It’s ‘Undisputed’ That Government Censors Right-Leaning Social Media Content: GOP AGs
In 82 pages of “detailed factual findings,” U.S. District Judge Terry Doughty for Western Louisiana in Monroe found that federal officials “have covertly injected themselves into the content-moderation decisions of all major social-media platforms,” said the Republican attorneys general of Louisiana and Missouri and the individual plaintiffs in their brief Monday (docket 23-30445) at the 5th U.S. Circuit Court of Appeals in opposition to the government’s emergency motion to stay Doughty’s July 4 preliminary injunction. The New Civil Liberties Alliance also signed the brief.

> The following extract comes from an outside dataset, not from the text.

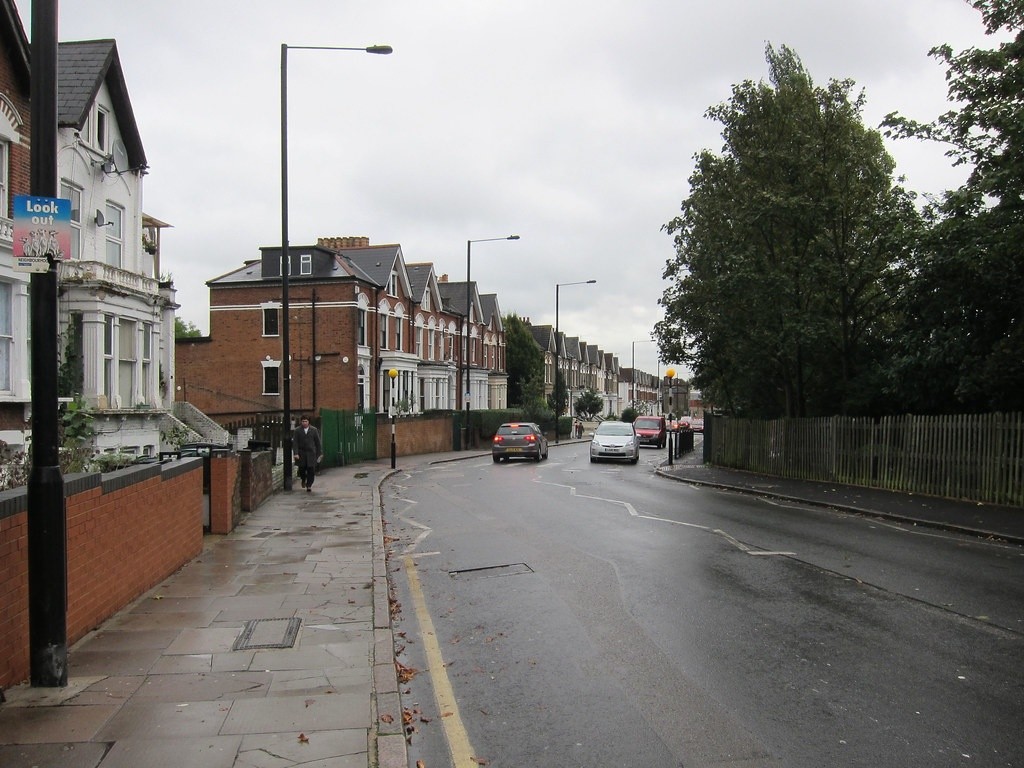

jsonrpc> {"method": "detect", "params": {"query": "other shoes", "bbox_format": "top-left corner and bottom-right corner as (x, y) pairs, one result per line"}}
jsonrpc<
(301, 481), (312, 494)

The 5th Circuit, in granting DOJ a temporary stay in the injunction Friday, ordered the government’s appeal deferred to the oral argument merits panel that receives the case. Oral argument on DOJ’s emergency motion is scheduled for Aug. 10 (see 2307170002). Doughty’s injunction blocked dozens of Biden administration officials from conversing with social media companies about content moderation (see 2307060004).

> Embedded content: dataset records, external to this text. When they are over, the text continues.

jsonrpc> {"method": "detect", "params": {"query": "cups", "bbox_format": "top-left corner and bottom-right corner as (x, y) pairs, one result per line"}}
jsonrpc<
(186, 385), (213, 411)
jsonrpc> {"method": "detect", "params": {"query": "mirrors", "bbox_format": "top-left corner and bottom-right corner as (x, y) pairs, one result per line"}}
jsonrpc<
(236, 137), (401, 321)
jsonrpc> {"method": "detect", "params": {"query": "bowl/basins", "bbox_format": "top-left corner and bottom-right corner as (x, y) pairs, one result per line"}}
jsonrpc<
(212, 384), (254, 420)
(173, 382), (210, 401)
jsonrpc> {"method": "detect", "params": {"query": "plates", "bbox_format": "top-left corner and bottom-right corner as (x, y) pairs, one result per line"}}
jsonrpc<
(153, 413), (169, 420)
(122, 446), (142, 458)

The government’s social media censorship “campaign” targets “specific speakers” who are “especially influential critics” of the administration’s policies, and “those who organize political opposition to them,” said the opposition brief. The campaign also targets “specific viewpoints on hotly disputed issues,” including COVID-19 vaccines, mask mandates and lockdowns and “the security of voting by mail,” it said.

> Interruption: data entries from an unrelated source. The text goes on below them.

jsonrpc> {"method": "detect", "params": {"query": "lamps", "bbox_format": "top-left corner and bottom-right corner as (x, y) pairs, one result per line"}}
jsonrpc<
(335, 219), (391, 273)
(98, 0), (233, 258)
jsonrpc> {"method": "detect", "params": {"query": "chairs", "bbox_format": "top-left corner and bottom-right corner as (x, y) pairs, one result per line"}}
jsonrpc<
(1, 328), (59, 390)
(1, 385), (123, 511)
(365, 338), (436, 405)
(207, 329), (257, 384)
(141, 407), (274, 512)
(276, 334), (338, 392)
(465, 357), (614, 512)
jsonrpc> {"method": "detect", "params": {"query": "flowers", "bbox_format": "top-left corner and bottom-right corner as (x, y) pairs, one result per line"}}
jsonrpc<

The federal censorship “fundamentally distorts online discourse in America by silencing influential speakers,” rendering entire viewpoints “unspeakable on social media,” said the opposition brief. Especially prone to government censorship are viewpoints that are “disfavored by federal officials,” it said. In “undisputed findings,” Doughty found, “again and again, that federal action causes the censorship of these speakers and viewpoints,” it said.
Doughty’s injunction to halt “arguably” the most “massive attack” against free speech in U.S. history “should not be stayed,” said the opposition brief. The plaintiffs have standing because the defendants’ conduct “devastates their ability to participate in free and open online discourse,” it said.
Federal censorship silences the plaintiffs themselves and dozens of similar speakers on social media to whom the plaintiffs “would otherwise listen and respond,” said the opposition brief. Federal censorship also “squelches” the plaintiff states’ own speech and disrupts their ability “to hear the voices of their own citizens on great social and political issues,” it said.
The government defendants argue that the injunction “will interfere with legitimate forms of government speech,” said the opposition brief. But in the district court, “they spent months attempting to identify such concerns and submitted five declarations detailing such concerns from senior federal officials,” it said. Doughty’s injunction order “carefully addressed these concerns by providing eight specific, comprehensive exclusions to the injunction to allow full latitude for legitimate government speech,” it said.
Instead of relying on those declarations, the government defendants now raise “a tiny handful of new, speculative hypotheticals, none of which poses a legitimate problem of application,” said the opposition brief. “In any balance, the government-induced silencing of millions of American voices on social media overwhelms this tiny handful of chimerical concerns” about the government’s own speech, it said. The emergency motion should be denied, it said.